The reviewers identified 12 RCTs with a total enrollment of 933 adult participants with data published between 2010 and 2017. Participants had a diagnosis of MS based on the diagnostic criteria of Schumacher, Poser, or McDonald, and all subgroups of MS were included.

A total of 464 participants were randomized to the vitamin D group, and a total of 469 participants to the comparison group consisting of placebo, low doses of vitamin D, or routine care. Eleven trials tested vitamin D3, and one trial tested vitamin D2.

The primary clinical outcome measures of vitamin D supplementation were annualized relapse rates (ARR), changes in Expanded Disability Status Scale (EDSS) scores, and mean changes in MRI parameters of disease activity, including new lesions on T2-weighted images, pre-existing lesions enlarged on T2-weighted images, or gadolinium-enhancing lesions in T1-weighted images.

Five RCTs with 418 participants assessed ARR over the 52 weeks from randomization. The results showed that vitamin D supplements had no clear effect on reducing ARR in participants with MS who were receiving disease-modifying drugs such as glatiramer and natalizumab, said Dr. Jagannath.
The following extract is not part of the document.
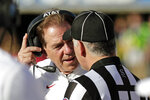 Alabama head coach Nick Saban talks with heads linesman Rod Ammari during the second half of the Citrus Bowl NCAA college football game, Wednesday, Jan. 1, 2020, in Orlando, Fla. (AP Photo/John Raoux)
Five RCTs with 221 participants assessed disease progression using changes in the EDSS scores. The data over 52 weeks from randomization showed that vitamin D supplements were ineffective in preventing worsening of disability. “The reviewers graded their confidence in the quality of the ARR and EDSS results as very low due to risks of bias and imprecision,” said Dr. Jagannath.



Only four studies with 336 participants provided information on the effects of vitamin D on MRI gadolinium-enhancing T1 lesions for 26 weeks or 52 weeks. The results showed no effect on the reduction of the lesions compared with placebo at both time intervals. The confidence level again was very low due to selection bias and imprecision, said Dr. Jagannath.

The reviewers also reported that the effects of vitamin D were uncertain on health-related quality of life and fatigue.

None of the 12 studies reported data on two primary outcomes: numbers of participants experiencing changes in EDSS score and time to first treated relapse. Although eight studies with 621 participants reported a lack of serious adverse events, the reviewers graded the quality of evidence as low certainty.

Dr. Jagannath noted that the review included ongoing multicenter trials in the US, Germany, France, Iran, and the Middle East. “We expect the next Cochrane update to include more evidence.”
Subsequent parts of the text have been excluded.